80 Así habló Polidamante, y su prudente consejo plugo á Héctor, el cual, en seguida y sin dejar las armas, saltó del carro á tierra. Los demás teucros tampoco permanecieron en sus carros; pues así que vieron que el divino Héctor lo dejaba, apeáronse todos, mandaron á los aurigas que pusieran los caballos en línea junto al foso, y agrupándose formaron cinco batallones que, regidos por sus respectivos jefes, emprendieron la marcha.
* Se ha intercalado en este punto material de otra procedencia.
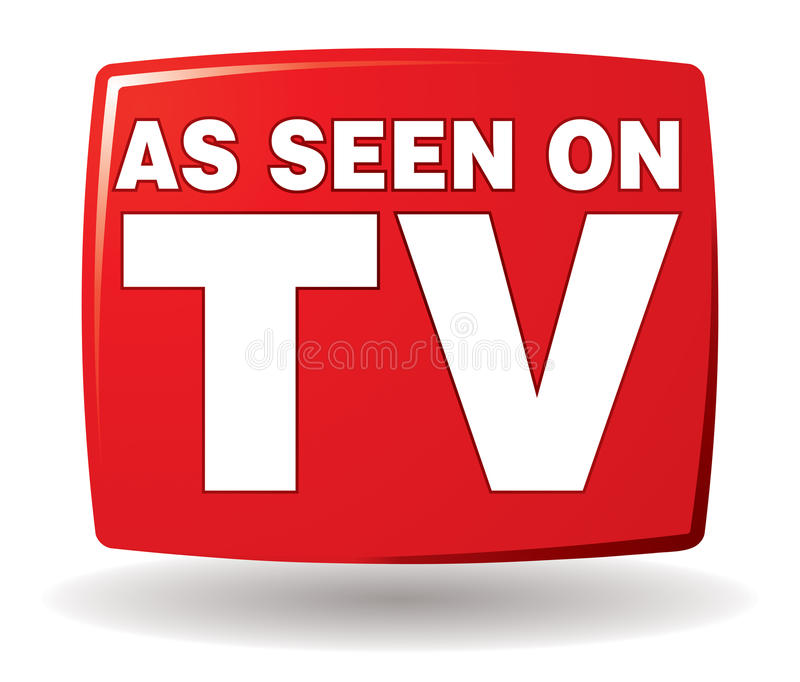 As Seen On TV Logo. An As Seen on TV Logo icon in colour royalty free illustration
88 Iban con Héctor y Polidamante los más y mejores, que anhelaban romper el muro y pelear cerca de las cóncavas naves; su tercer jefe era Cebrión, porque Héctor había dejado á otro auriga inferior para cuidar del carro. De otro batallón eran caudillos Paris, Alcátoo y Agenor. El tercero lo mandaban Heleno y el deiforme Deífobo, hijos de Príamo, y el héroe Asio Hirtácida, que había venido de Arisbe, de las orillas del río Seleente, en un carro tirado por altos y fogosos corceles. El cuarto lo regía Eneas, valiente hijo de Anquises, y con él Arquéloco y Acamante, hijos de Antenor, diestros en toda suerte de combates. Por último, Sarpedón se puso al frente de los ilustres aliados, eligiendo por compañeros á Glauco y al belígero Asteropeo, á quienes tenía por los más valientes después de sí mismo, pues él descollaba entre todos. Tan pronto como hubieron embrazado los fuertes escudos y cerrado las filas, marcharon animosos contra los dánaos; y esperaban que éstos, lejos de oponer resistencia, se refugiarían en las negras naves.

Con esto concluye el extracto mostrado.